▶ PROBLEM STATEMENT:
Please retype the data in full and exactly; the pictures are not part of the copy.

(Web page caption snippets)
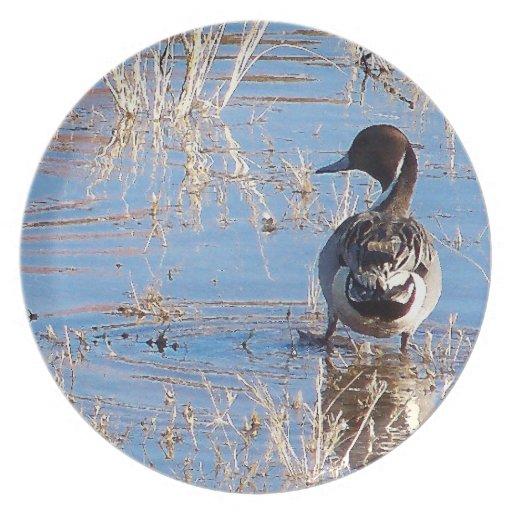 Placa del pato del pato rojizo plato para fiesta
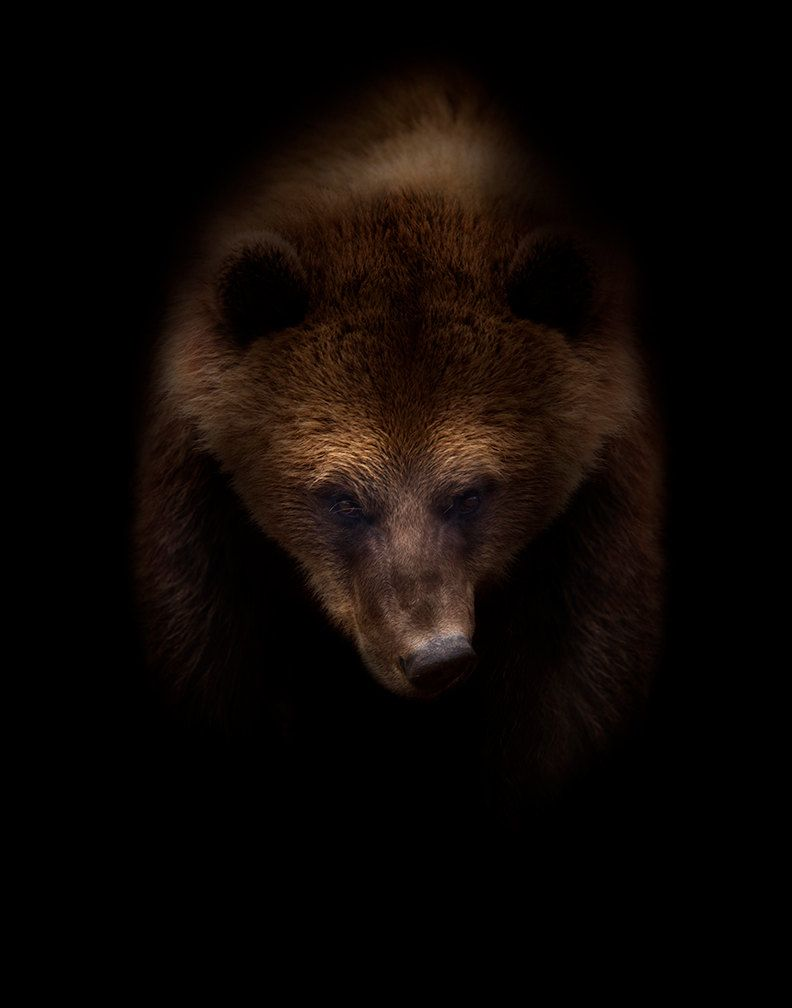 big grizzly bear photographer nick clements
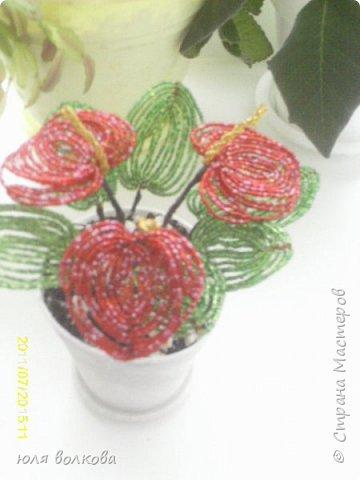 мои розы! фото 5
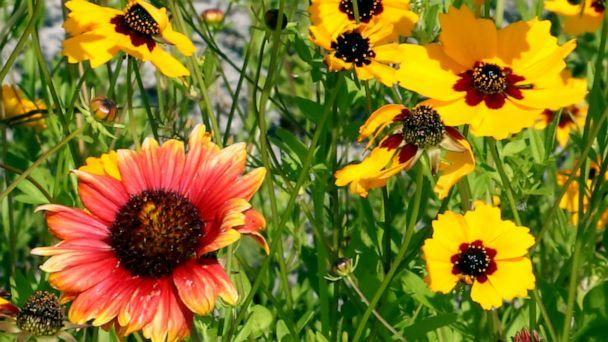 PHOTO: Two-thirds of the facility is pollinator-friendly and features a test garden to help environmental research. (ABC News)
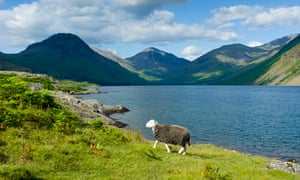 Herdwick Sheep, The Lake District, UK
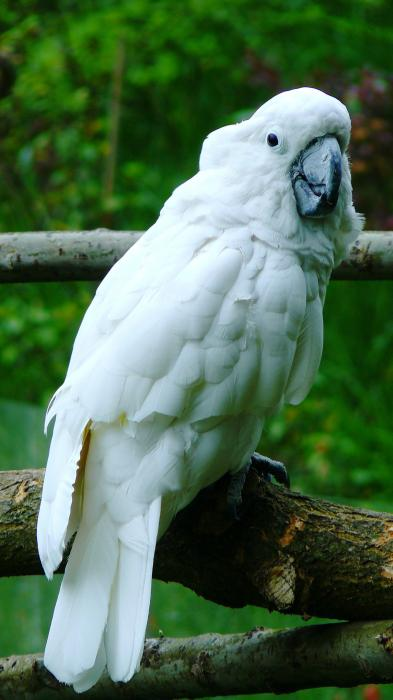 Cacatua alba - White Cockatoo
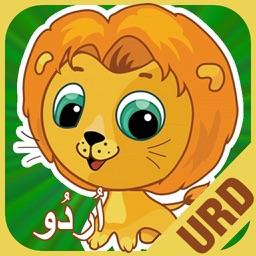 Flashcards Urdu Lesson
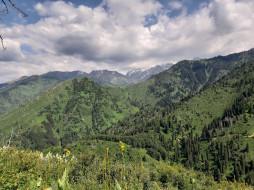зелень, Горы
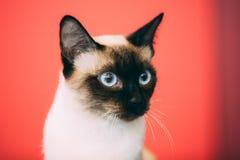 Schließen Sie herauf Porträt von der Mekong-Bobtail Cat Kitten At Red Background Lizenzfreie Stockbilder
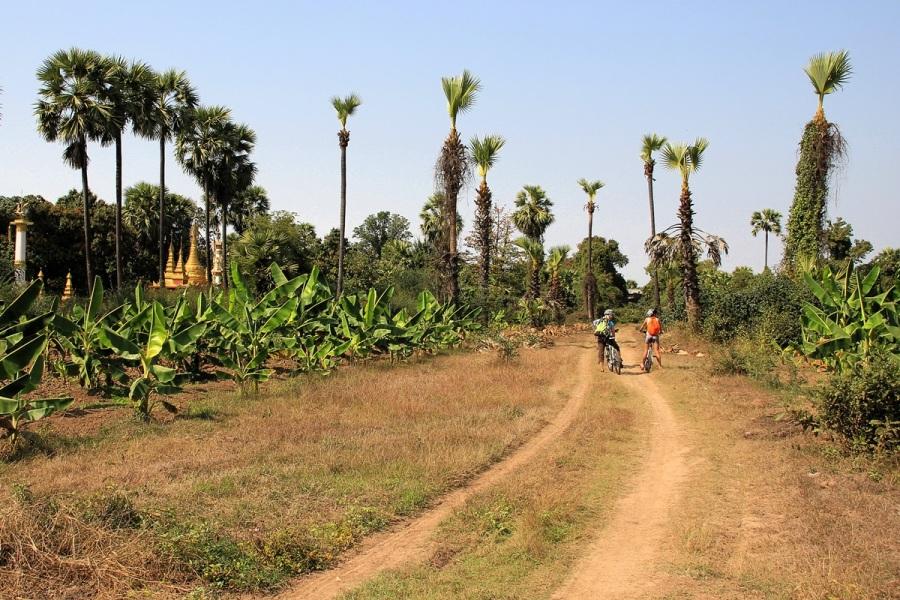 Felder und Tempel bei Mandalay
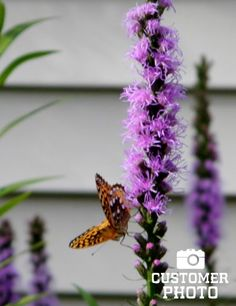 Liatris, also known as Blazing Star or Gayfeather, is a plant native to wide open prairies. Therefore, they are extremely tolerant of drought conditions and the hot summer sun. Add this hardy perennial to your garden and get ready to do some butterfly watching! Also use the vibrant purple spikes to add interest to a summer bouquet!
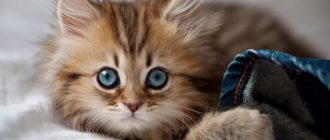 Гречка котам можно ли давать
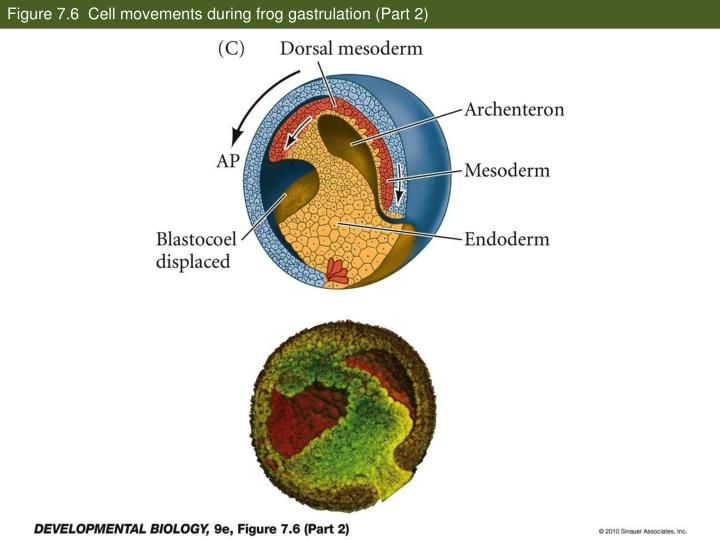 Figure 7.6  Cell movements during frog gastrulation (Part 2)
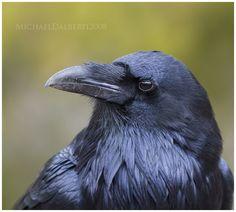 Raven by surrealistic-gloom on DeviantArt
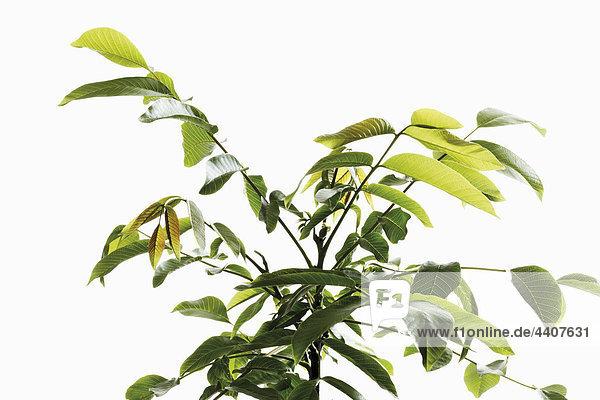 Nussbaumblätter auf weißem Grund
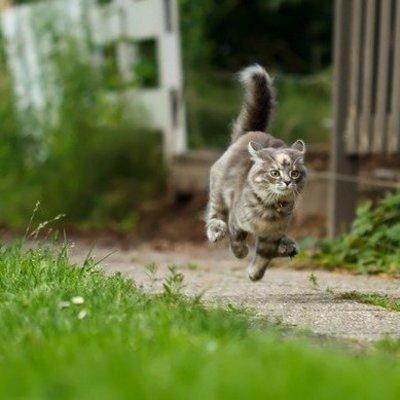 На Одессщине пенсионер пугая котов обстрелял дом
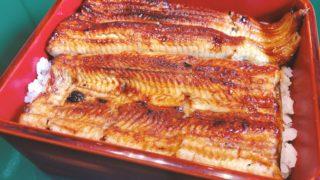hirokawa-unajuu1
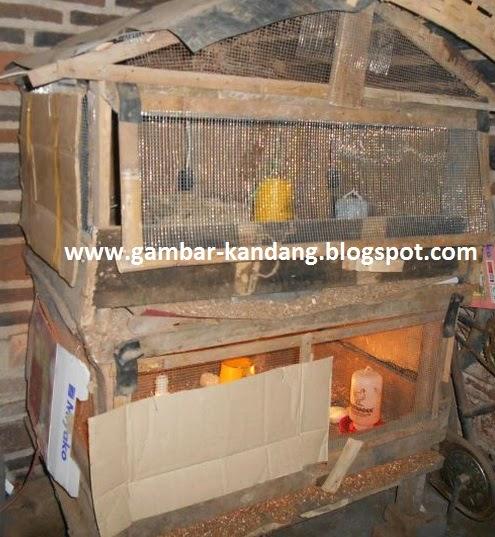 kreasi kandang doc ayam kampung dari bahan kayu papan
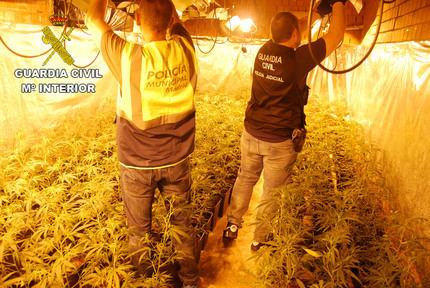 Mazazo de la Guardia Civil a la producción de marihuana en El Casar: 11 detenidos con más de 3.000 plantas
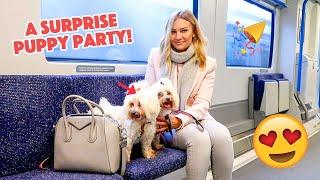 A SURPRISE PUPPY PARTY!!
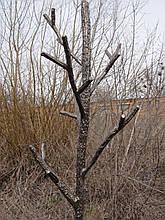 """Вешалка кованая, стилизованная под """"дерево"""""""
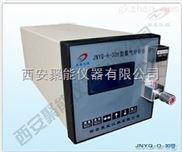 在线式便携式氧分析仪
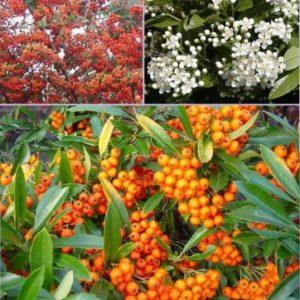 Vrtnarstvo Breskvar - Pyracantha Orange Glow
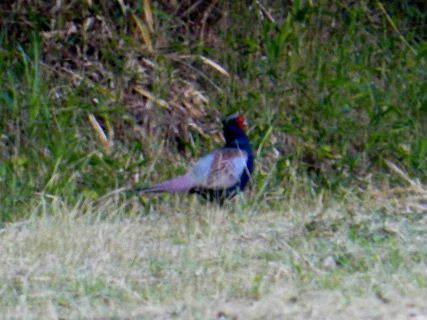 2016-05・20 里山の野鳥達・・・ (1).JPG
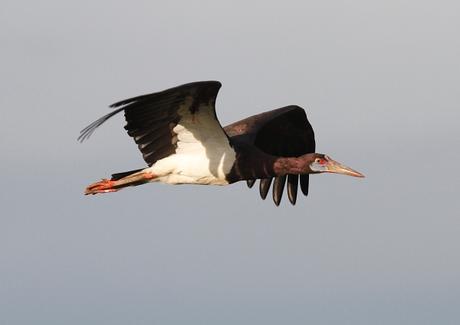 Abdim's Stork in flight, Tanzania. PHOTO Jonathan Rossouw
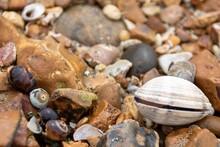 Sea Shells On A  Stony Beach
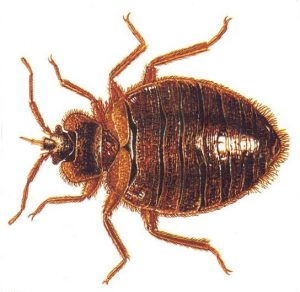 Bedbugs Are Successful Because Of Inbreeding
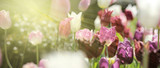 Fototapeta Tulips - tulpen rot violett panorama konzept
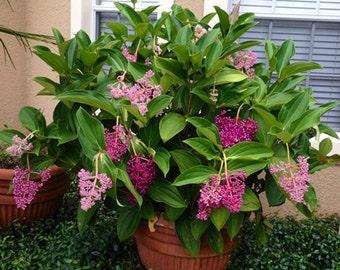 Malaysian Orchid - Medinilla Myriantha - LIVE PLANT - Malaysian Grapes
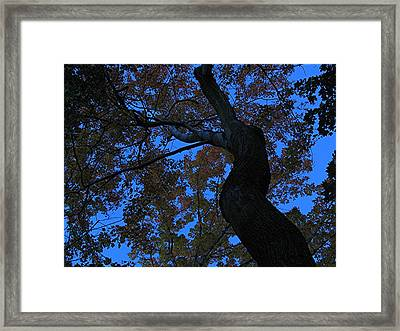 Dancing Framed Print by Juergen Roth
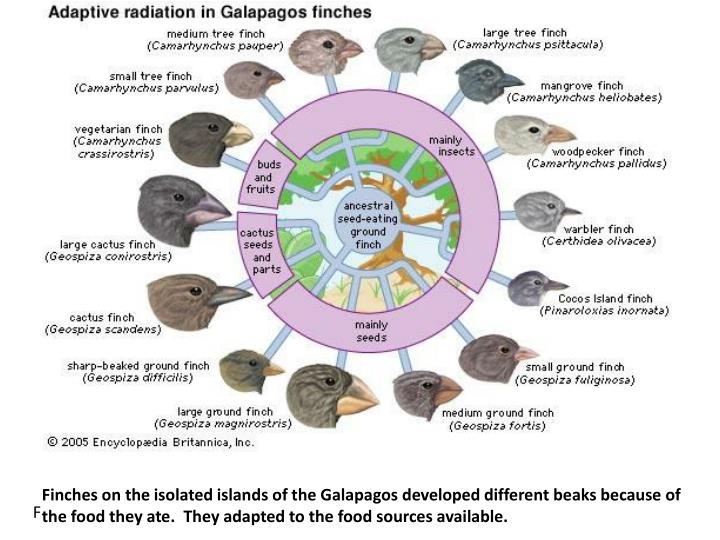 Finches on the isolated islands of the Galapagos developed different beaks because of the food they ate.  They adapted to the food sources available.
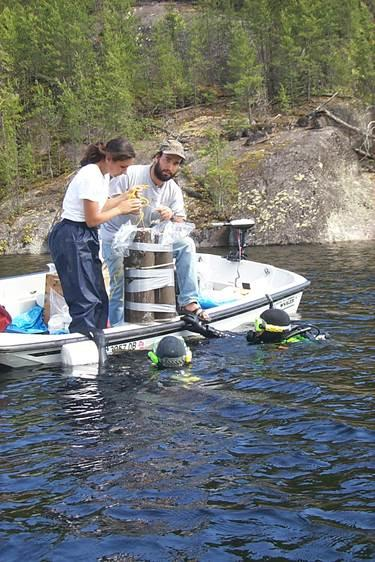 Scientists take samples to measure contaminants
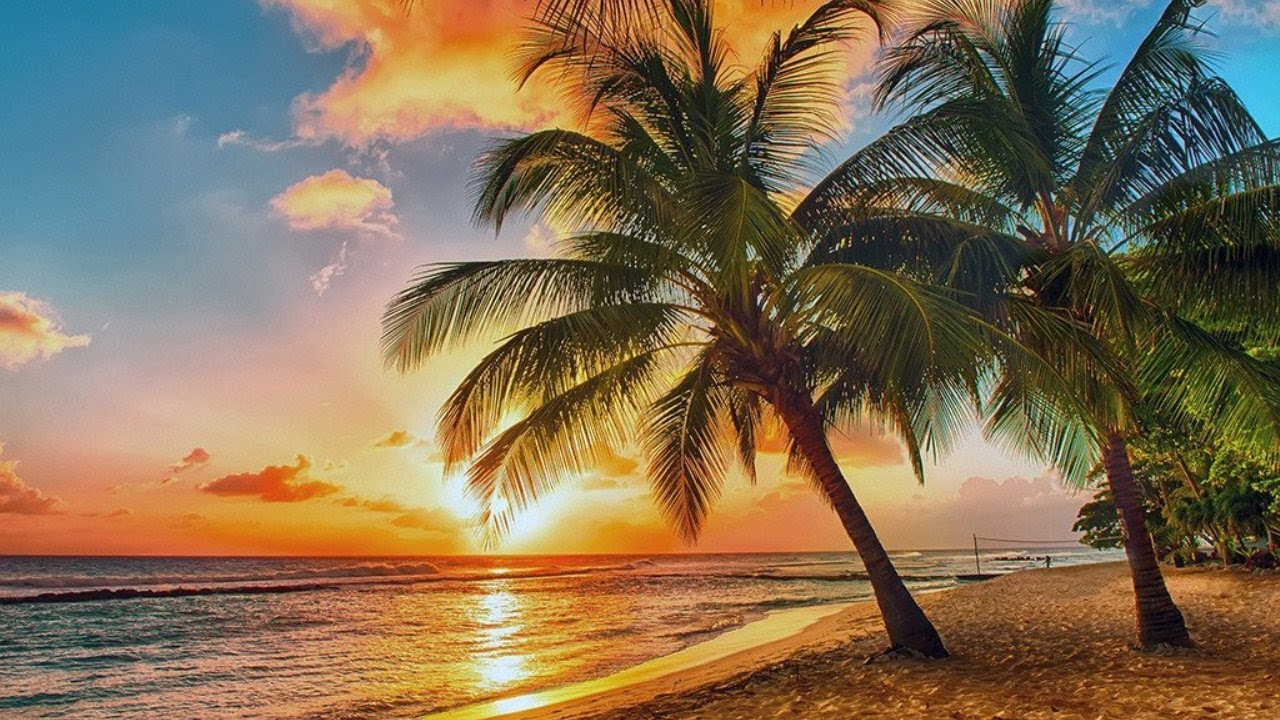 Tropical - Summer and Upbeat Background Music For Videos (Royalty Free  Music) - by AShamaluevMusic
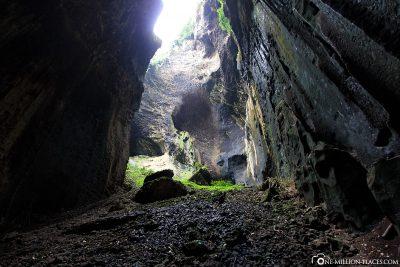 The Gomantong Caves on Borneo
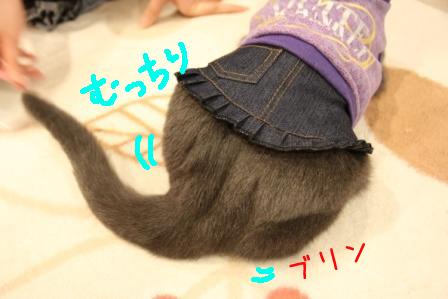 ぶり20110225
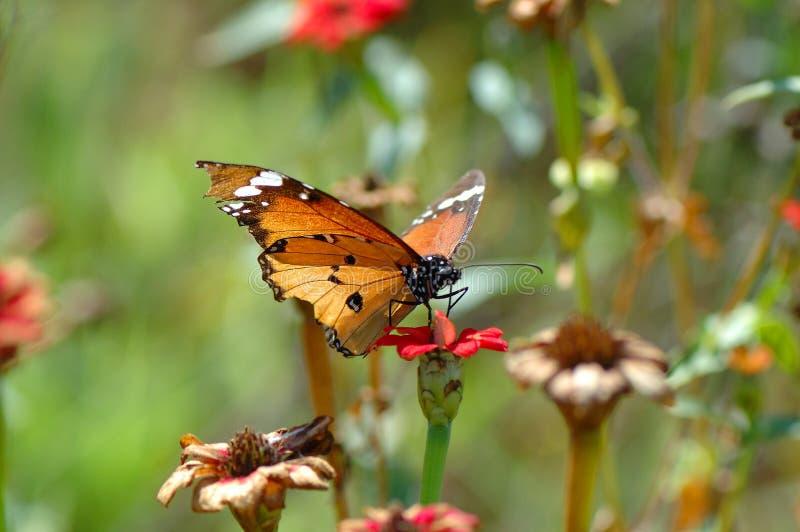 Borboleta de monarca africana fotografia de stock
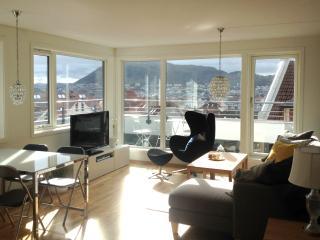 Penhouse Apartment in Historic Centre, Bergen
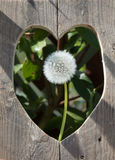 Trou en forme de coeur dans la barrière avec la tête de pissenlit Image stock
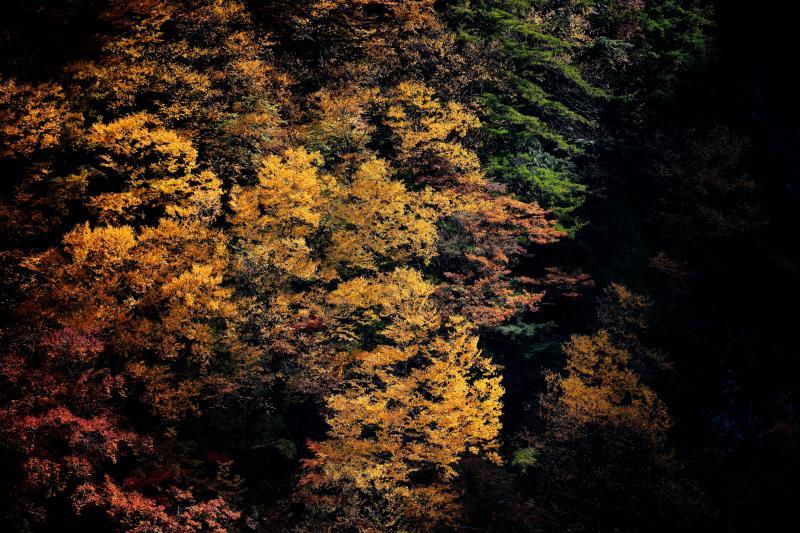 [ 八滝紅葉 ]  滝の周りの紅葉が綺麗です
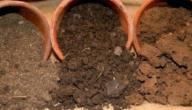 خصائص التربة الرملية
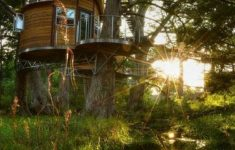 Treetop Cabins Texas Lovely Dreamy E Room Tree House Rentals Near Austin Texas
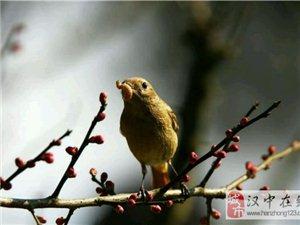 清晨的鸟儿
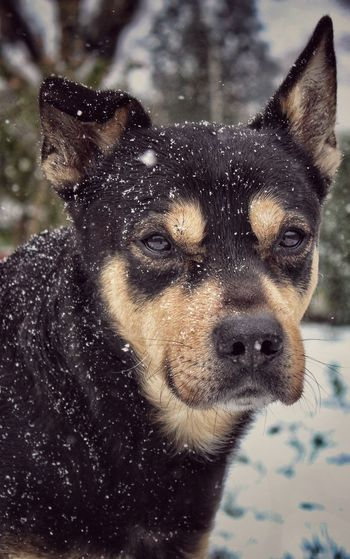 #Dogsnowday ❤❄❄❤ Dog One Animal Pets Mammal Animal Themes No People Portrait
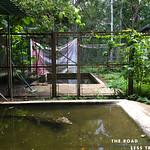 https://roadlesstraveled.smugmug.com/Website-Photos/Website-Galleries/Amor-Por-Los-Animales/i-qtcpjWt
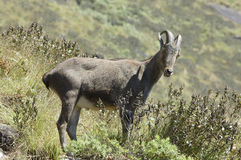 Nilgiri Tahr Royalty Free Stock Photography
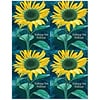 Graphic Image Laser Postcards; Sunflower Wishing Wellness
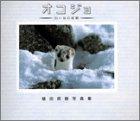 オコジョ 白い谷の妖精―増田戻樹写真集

▶ RESPONSE AREA:
 Placa del pato del pato rojizo plato para fiesta
 big grizzly bear photographer nick clements
 мои розы! фото 5
 PHOTO: Two-thirds of the facility is pollinator-friendly and features a test garden to help environmental research. (ABC News)
 Herdwick Sheep, The Lake District, UK
 Cacatua alba - White Cockatoo
 Flashcards Urdu Lesson
зелень, Горы
 Schließen Sie herauf Porträt von der Mekong-Bobtail Cat Kitten At Red Background Lizenzfreie Stockbilder
 Felder und Tempel bei Mandalay
 Liatris, also known as Blazing Star or Gayfeather, is a plant native to wide open prairies. Therefore, they are extremely tolerant of drought conditions and the hot summer sun. Add this hardy perennial to your garden and get ready to do some butterfly watching! Also use the vibrant purple spikes to add interest to a summer bouquet!
 Гречка котам можно ли давать
 Figure 7.6  Cell movements during frog gastrulation (Part 2)
 Raven by surrealistic-gloom on DeviantArt
 Nussbaumblätter auf weißem Grund
 На Одессщине пенсионер пугая котов обстрелял дом
hirokawa-unajuu1
 kreasi kandang doc ayam kampung dari bahan kayu papan
 Mazazo de la Guardia Civil a la producción de marihuana en El Casar: 11 detenidos con más de 3.000 plantas
 A SURPRISE PUPPY PARTY!!
 """Вешалка кованая, стилизованная под """"дерево"""""""
 在线式便携式氧分析仪
 Vrtnarstvo Breskvar - Pyracantha Orange Glow
 2016-05・20 里山の野鳥達・・・ (1).JPG
 Abdim's Stork in flight, Tanzania. PHOTO Jonathan Rossouw
 Sea Shells On A  Stony Beach
 Bedbugs Are Successful Because Of Inbreeding
 Fototapeta Tulips - tulpen rot violett panorama konzept
 Malaysian Orchid - Medinilla Myriantha - LIVE PLANT - Malaysian Grapes
 Dancing Framed Print by Juergen Roth
 Finches on the isolated islands of the Galapagos developed different beaks because of the food they ate.  They adapted to the food sources available.
 Scientists take samples to measure contaminants
 Tropical - Summer and Upbeat Background Music For Videos (Royalty Free  Music) - by AShamaluevMusic
 The Gomantong Caves on Borneo
 ぶり20110225
 Borboleta de monarca africana fotografia de stock
 Penhouse Apartment in Historic Centre, Bergen
 Trou en forme de coeur dans la barrière avec la tête de pissenlit Image stock
 [ 八滝紅葉 ]  滝の周りの紅葉が綺麗です
 خصائص التربة الرملية
 Treetop Cabins Texas Lovely Dreamy E Room Tree House Rentals Near Austin Texas
 清晨的鸟儿
 #Dogsnowday ❤❄❄❤ Dog One Animal Pets Mammal Animal Themes No People Portrait
 https://roadlesstraveled.smugmug.com/Website-Photos/Website-Galleries/Amor-Por-Los-Animales/i-qtcpjWt
 Nilgiri Tahr Royalty Free Stock Photography
 Graphic Image Laser Postcards; Sunflower Wishing Wellness
 オコジョ 白い谷の妖精―増田戻樹写真集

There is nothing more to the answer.